Berdasarkan alur pemikiran tersebut, maka atribut produk ( mutu, merek, kemasan, dan label) terdiri dari empat elemen yaitu mutu, merek, kemasan, dan label. Keempat factor tersebut dapat diukur serta dianalisis sejauh mana tingkat pengaruhnya atau seberapa besar derajat pengaruhnya terhadap keputusan pembelian, penelitian menganalisis dengan menggunakan metode korelasi berganda dan regresi liniear berganda untuk melihat derajat pengaruhnya serta menggunakan analisis regresi persial untuk menentukan variable manakah yang paling dominan dalam mempengaruhi keputusan pembelian.
2.6 Hipotesis
            Hipotesis merupakan jawapan sementara terhadap rumusan masalah penelitian, oleh karena itu runusan masalah penelitian biasanya disusun dalam bentuk kalimah pertanyaan. Dikatakan sementara, karena jawabanyang diberikan baru didasarkan pada teori yang relevan, belum didasarkan pada fakta-fakta yang empiris yang diperoleh melalui pengumpulan data. Jadi secara singkat hipotesis juga dapat dikatakan sebagai jawaban teoritis terhadap rumusan masalah penelitian.

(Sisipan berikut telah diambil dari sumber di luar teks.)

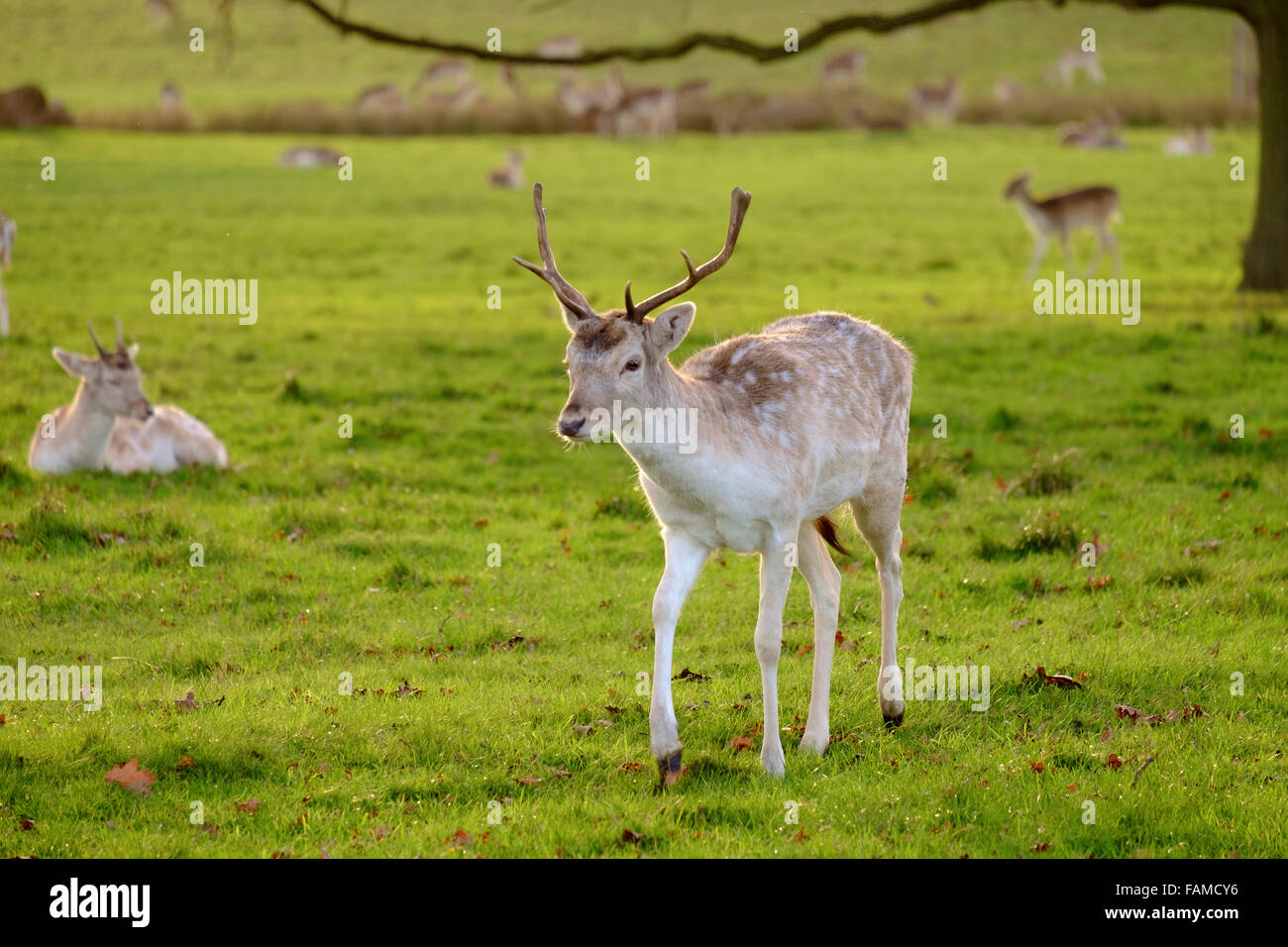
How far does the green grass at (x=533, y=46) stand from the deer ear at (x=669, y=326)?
140ft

            Menurut Sugiyono (2001:51) bntuk hipotesis penelitian dibagi menjadi tiga macam yaitu
1.         Hipotesis Deskriptif. Merupakan jawaban sementara terhadap rumusan masalah deskriptif
2.         Hipotesis Asosiatif. Merupakan jawaban sementara terhadap rumusan masalah asosiatif
3.         Hipotesis Komparatif. Merupakan jawaban sementara terhadap rumusan masalah komparatif
            Rumusan masalah yang ada pada penelitian ini adalah rumusan masalah yang mempunyai bentuk asosiatif (suatu masalah penelitian yang melihat hubungan / pengaruh dua variabel lebih ) oleh karena itu dalam penelitian ini hiipotesisnya adalah sebagai berikut :
1.         Diduga ada pengaruh signifikan antara variable mutu produk ( X1 ), variable merek ( X2 ), variable kemasan ( X3 ), dan variable label produk ( X4 ) secara simultan maupun parsial terhadap keputusan penbelian sabun Lifeboy pada santri pondok pesantren Darussalam Blokagung Asrama Al-Hikmah.
2.         Diduga variabel mutu ( X1 ) berpengauh dominan terhadap Keputusan Pembelian ( Y ) sabun Lifeboy pada Santri pondok pesantren Darussalam Blokagung Asrama Al-Hikmah.